# [Data Preparation]


# 1. Short ideas data from Seeking Alpha

Seeking Alpha short selling article data was collected by web scraping, using Scrapy. The scraper ran on an Amazon Web Services (AWS) EC2 instance, and the results were stored in CSV format in an S3 bucket. There was significant web scraping issue because there is a strict limitation on the amount of data that can be scraped at once from SA. This was resolved by using Amazon EC2 and tweaking user-agent setting on Scrapy. 

Seeking Alpha web pages are pretty well structured therefore the following fields can be obtained after a little bit of processing.
* article id, publication date, editors' pick info, url
* author id, name and url
* company name and ticker

Scrapy codes for the web scraping can be found here and the data processing codes are shown below.


### Import libraries

In [1]:
# Import libraries for data construction
import pandas as pd
import numpy as np
import matplotlib.pyplot as plt

# To plot figures on jupyter
%matplotlib inline

# Set max rows and columns to display
pd.set_option('display.max_rows', 5000)
pd.set_option('display.max_columns', 5000)

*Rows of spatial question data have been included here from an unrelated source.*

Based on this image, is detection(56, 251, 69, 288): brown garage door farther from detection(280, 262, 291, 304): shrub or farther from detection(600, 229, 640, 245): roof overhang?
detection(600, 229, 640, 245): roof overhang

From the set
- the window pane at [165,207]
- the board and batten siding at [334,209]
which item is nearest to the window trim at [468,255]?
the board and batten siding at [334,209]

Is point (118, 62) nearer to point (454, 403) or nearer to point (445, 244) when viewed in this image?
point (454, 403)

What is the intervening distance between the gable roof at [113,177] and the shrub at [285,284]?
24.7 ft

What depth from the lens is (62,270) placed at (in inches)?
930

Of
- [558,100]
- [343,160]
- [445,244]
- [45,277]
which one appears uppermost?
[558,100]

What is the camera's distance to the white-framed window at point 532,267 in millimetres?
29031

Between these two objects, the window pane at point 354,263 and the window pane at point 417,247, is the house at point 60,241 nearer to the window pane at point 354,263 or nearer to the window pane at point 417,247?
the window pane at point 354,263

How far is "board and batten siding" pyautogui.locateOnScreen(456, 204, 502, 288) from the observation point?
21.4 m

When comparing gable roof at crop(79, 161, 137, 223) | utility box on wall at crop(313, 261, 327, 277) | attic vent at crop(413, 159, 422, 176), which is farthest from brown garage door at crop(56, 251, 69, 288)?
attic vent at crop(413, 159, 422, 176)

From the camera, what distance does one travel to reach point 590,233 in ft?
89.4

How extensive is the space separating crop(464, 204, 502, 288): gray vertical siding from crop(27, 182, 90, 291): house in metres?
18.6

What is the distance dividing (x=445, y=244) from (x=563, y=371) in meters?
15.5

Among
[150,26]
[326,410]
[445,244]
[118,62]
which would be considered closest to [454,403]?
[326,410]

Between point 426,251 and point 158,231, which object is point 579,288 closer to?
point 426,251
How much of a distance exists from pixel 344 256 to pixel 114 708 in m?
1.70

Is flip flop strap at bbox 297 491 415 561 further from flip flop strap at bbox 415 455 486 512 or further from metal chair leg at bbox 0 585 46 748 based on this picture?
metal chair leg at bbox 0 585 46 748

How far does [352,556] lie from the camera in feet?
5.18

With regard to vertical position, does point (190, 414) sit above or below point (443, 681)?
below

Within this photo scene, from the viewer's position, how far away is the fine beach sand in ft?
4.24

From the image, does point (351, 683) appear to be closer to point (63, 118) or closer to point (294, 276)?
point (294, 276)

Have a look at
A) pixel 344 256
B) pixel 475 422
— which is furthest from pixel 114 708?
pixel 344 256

### Concatenate web scraped csv files
Short ideas data is scraped and save in many csv files. Let's concatenate them and create a dataframe.

In [2]:
# Concatenate web-scraped csv files 
import glob, os

path = '/Users/Woosik/capstone_my/data/list'
all_files = glob.glob(os.path.join(path, '*.csv'))

df_from_each_file = (pd.read_csv(f, encoding = 'ISO-8859-1') for f in all_files)
df = pd.concat(df_from_each_file, ignore_index=True)

### Clean the dataframe and create variables

In [3]:
# Clean variable name and drop duplicates
df.rename(columns={'info':'article_info'}, inplace=True)
df.drop_duplicates(inplace=True)

# Some articles have no ticker information. Usually those articles discuss overall sector or market.
# Let's ignore (delete) those articles for this project.
df.dropna(axis=0, inplace=True)

# Clean author_name column
df['author_name'] = df.apply(lambda x: x.author_name.replace(x.ticker+',', ''), axis=1)

# Extract datetime from article_info column
import re
from datetime import datetime
df['article_info'] = [i.replace('May', 'May.') for i in df.article_info]
df['date_temp'] = [re.split('\.|M,', i)[0][-3:] + '.' + re.split('\.|M,', i)[1] + 'M' for i in df.article_info]
df['date'] = pd.to_datetime(df['date_temp'], format='%b. %d, %Y, %I:%M %p') 

# Extract Editors' pick info as boolean
df['editors_pick'] = df['article_info'].str.split(',').str[0] == "Editors' Pick"

# Create a variable indicating the number of stocks discussed in the article
df['num_ticker'] = df.ticker.str.count(',') + 1

# Create full url for later scraping
df['author_url'] = 'https://seekingalpha.com' + df['author_link']
df['article_url'] = 'https://seekingalpha.com' + df['article_link']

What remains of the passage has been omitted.